スピリチュアルペインに寄り添うのが、スピリチュアルケアです。

スピリチュアルケアの歴史

スピリチュアルケアという概念の発祥は、中世ヨーロッパにあると言われています。

聖地エルサレムへ向かう巡礼者は、途中で病に倒れ、たどりつくことなく息を引き取る者が多かったそうです。

そこで修道士たちは、死にゆく彼らに愛や赦しを説いて看取りました。

巡礼者たちは苦しみから解放され、あの世へ旅立ったのでしょう。

これがスピリチュアルケアの起源だと言われています。

このようなケアが日本で臨床されはじめたのは、緩和ケアが浸透しはじめた1980年代の前半だとされています。

大阪市にある淀川キリスト教病院には、「チャプレン」と呼ばれる病院付きの牧師が配置され、患者とその家族に対してケアを行っていたそうです。

そして現在では、患者に直接接する医療従事者にこそ、スピリチュアルケアの知識の必要性が叫ばれています。

医療従事者は毎日のように死と向き合わなければなりません。

ですが、その都度、心を痛めていては精神が持ちませんから、事務的な対応になってしまうこともあるでしょう。

患者の家族も闘病が長期化すると、介護や看護に疲れてしまい、医師や看護師のちょっとした言葉にも傷ついてしまうことがあります。

課題の内容:
A - 本文によると、「チャプレン」と呼ばれる病院付きの牧師が配置されていた病院はどこか。
B - 本文によると、医療従事者の対応が事務的になってしまうことがあるのはなぜか。一〜三文で説明せよ。
C - 本文のうち、「そこで修道士たちは、死にゆく彼らに愛や赦しを説いて看取りました。」で始まり「てケアを行っていたそうです。」で終わる部分を正確に書き写してください。

元データ:
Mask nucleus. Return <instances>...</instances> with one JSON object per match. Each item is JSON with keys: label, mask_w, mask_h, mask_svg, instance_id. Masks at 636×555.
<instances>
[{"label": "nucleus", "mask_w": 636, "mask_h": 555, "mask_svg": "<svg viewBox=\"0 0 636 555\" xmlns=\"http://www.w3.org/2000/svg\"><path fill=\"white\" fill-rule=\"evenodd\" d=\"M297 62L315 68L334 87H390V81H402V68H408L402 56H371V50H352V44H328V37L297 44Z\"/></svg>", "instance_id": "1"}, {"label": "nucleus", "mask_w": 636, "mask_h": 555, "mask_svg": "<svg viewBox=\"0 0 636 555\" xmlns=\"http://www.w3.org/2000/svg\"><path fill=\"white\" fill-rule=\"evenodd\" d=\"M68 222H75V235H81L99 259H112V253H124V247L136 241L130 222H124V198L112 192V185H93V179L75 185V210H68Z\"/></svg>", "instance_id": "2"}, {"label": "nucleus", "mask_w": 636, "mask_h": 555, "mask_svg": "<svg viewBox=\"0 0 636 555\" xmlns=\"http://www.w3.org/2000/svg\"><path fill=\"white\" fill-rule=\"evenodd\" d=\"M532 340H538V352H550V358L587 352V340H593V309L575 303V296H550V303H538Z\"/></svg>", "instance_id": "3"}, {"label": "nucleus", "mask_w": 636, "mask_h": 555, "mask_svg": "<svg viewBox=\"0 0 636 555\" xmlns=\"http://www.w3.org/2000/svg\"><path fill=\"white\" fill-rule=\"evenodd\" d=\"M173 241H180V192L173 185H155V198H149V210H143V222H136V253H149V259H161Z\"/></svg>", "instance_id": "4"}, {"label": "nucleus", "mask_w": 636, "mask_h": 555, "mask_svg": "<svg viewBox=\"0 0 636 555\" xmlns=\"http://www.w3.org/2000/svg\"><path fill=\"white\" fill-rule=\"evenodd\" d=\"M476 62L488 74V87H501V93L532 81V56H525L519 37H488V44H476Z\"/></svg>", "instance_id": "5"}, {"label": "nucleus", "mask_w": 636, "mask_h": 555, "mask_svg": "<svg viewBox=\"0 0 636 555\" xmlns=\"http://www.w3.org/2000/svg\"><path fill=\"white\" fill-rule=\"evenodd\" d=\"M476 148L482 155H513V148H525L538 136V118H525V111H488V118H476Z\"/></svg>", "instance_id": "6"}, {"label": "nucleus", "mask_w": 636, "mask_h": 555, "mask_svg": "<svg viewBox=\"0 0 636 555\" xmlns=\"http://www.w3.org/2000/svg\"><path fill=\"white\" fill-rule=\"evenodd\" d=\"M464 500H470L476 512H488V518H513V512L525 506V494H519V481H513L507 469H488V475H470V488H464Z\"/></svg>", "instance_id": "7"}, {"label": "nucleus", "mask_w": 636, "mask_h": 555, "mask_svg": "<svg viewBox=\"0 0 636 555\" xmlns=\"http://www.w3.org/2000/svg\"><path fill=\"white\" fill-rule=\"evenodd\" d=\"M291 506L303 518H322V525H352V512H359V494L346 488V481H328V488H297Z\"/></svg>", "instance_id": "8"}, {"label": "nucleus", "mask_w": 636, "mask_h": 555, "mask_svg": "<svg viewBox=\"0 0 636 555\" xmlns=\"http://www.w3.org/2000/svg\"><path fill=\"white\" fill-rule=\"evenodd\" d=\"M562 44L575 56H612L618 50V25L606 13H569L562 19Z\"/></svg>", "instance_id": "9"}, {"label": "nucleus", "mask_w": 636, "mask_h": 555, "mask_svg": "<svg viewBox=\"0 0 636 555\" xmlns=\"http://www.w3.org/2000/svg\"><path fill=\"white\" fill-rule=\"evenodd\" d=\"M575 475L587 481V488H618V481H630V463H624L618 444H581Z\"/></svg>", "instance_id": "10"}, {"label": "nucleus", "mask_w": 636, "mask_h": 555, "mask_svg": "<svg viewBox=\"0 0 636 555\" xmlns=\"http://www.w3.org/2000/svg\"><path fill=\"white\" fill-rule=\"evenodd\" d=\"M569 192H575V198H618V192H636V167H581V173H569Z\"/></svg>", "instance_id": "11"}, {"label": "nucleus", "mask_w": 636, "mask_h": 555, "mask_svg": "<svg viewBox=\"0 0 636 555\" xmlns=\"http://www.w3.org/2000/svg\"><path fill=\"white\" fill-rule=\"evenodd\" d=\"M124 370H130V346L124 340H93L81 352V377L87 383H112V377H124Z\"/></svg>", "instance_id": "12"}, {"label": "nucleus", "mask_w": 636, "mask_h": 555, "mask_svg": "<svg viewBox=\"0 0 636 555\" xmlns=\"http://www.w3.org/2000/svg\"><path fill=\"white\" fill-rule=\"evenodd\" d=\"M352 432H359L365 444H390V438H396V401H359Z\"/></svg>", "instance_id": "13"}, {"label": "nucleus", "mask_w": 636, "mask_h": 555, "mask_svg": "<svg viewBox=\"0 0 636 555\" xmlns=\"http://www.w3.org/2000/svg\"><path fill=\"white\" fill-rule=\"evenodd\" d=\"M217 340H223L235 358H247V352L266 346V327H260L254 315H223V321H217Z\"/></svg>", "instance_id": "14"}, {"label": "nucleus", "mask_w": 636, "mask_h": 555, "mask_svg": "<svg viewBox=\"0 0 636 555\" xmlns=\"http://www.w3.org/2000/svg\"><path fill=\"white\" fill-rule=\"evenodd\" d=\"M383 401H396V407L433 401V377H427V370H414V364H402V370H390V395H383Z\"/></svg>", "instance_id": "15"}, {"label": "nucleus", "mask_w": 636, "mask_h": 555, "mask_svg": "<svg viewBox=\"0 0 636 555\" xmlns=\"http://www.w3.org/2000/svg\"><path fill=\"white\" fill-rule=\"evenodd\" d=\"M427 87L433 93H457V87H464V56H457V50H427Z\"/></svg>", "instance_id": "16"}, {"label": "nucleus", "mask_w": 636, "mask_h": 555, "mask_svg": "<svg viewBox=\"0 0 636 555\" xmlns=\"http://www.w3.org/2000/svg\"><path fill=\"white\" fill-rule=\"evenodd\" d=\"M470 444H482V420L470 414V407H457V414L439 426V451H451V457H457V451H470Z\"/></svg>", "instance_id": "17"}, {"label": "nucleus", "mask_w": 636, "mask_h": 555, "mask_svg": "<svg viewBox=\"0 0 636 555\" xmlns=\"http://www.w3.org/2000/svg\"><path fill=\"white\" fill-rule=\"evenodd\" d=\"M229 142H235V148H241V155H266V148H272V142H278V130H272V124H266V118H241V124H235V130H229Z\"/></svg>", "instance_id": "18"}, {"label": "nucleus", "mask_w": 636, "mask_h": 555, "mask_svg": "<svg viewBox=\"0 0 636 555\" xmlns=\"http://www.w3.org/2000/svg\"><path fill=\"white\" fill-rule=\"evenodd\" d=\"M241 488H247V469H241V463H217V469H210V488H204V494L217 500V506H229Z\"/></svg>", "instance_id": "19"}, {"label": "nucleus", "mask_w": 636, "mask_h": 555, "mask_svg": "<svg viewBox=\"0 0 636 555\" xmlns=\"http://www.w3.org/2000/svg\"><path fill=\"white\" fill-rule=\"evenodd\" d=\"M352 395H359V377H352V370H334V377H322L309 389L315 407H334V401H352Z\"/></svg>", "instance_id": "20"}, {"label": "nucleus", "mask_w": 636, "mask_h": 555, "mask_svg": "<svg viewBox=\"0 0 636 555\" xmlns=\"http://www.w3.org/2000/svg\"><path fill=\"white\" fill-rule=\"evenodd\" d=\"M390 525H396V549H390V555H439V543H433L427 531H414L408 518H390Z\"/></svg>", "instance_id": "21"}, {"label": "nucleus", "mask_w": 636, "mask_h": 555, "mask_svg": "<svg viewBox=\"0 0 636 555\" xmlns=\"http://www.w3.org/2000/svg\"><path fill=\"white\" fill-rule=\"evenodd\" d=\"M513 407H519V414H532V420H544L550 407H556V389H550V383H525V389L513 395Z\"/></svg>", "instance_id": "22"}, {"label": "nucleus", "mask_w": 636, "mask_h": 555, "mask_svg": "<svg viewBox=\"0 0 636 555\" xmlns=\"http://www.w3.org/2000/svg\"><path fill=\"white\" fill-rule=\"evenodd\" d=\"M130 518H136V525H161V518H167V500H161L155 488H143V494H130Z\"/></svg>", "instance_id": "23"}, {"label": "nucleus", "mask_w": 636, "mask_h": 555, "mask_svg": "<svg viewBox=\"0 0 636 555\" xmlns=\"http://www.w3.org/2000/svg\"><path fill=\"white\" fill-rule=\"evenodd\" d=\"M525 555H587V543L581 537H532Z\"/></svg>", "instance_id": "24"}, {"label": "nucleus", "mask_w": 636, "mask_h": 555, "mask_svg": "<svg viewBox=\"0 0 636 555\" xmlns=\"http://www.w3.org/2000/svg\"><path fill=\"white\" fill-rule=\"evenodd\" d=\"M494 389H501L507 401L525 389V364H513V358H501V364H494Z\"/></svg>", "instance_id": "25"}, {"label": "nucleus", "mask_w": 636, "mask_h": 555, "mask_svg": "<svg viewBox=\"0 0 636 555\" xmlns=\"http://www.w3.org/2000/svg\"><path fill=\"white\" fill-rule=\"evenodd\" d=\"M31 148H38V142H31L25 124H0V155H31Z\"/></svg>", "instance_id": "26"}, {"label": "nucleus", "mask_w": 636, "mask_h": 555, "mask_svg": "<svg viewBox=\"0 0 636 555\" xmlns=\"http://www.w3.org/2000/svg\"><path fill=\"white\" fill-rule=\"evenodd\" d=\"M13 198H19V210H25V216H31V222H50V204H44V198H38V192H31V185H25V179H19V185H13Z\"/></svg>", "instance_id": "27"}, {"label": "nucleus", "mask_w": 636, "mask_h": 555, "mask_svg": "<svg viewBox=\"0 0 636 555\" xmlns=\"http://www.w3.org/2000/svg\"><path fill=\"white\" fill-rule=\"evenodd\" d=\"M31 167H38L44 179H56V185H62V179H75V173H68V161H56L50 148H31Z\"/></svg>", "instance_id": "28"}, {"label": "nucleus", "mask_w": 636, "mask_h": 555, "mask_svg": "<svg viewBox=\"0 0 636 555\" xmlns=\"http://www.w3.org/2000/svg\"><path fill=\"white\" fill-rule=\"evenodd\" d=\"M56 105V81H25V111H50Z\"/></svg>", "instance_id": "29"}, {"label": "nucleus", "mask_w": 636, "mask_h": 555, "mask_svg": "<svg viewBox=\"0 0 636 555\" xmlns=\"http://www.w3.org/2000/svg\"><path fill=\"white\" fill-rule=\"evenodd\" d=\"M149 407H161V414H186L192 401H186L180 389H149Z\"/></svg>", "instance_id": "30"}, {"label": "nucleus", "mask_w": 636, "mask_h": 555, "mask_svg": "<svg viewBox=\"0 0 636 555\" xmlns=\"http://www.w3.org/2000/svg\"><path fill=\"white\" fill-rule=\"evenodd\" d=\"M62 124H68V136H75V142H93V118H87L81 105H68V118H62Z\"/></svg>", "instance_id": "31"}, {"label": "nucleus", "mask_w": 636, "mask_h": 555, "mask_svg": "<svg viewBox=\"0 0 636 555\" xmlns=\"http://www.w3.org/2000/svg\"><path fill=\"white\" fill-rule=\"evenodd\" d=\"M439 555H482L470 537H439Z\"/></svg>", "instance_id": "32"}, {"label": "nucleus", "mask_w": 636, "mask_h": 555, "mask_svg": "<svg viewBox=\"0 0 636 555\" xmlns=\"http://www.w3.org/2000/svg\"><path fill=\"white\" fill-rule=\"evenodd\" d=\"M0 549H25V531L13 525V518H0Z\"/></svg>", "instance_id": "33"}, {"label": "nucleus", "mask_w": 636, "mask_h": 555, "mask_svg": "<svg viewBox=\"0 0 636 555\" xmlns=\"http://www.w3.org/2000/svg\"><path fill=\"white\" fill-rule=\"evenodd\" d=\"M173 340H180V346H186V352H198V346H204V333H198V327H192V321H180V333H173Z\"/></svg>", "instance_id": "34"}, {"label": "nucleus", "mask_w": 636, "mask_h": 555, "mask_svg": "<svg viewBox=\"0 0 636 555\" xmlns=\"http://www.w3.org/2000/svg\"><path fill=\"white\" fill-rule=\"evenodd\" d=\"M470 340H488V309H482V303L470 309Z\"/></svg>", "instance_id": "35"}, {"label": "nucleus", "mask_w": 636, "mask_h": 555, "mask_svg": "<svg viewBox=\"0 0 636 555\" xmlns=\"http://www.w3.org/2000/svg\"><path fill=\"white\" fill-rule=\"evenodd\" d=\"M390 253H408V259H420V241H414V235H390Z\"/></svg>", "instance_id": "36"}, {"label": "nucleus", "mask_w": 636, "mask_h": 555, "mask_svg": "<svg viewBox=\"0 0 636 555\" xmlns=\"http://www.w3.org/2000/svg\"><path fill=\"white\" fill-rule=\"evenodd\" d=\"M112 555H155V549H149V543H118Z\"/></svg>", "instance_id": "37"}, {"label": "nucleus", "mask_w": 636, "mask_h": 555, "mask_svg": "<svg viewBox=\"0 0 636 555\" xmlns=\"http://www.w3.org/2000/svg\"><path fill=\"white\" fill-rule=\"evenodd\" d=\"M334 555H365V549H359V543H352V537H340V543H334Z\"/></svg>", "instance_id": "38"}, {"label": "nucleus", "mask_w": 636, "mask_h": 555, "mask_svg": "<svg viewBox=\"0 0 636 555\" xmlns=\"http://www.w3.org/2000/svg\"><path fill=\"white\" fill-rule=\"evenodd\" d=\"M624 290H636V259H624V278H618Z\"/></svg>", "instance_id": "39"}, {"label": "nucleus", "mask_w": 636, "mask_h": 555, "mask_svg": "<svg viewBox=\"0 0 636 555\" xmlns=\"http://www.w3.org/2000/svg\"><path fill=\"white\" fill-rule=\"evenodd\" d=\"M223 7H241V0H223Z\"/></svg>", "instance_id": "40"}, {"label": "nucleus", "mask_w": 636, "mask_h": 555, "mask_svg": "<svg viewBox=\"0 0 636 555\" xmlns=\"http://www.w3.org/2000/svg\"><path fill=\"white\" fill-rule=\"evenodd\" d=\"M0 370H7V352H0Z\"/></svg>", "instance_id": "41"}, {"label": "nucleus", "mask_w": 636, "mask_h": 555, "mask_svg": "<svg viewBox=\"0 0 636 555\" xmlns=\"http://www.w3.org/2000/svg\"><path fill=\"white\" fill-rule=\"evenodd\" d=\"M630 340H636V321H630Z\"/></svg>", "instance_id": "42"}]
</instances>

解答一覧:
A - 大阪市にある淀川キリスト教病院。

B - 医療従事者は毎日のように死と向き合わなければならない。その都度心を痛めていては精神が持たないからである。

C -
そこで修道士たちは、死にゆく彼らに愛や赦しを説いて看取りました。

巡礼者たちは苦しみから解放され、あの世へ旅立ったのでしょう。

これがスピリチュアルケアの起源だと言われています。

このようなケアが日本で臨床されはじめたのは、緩和ケアが浸透しはじめた1980年代の前半だとされています。

大阪市にある淀川キリスト教病院には、「チャプレン」と呼ばれる病院付きの牧師が配置され、患者とその家族に対してケアを行っていたそうです。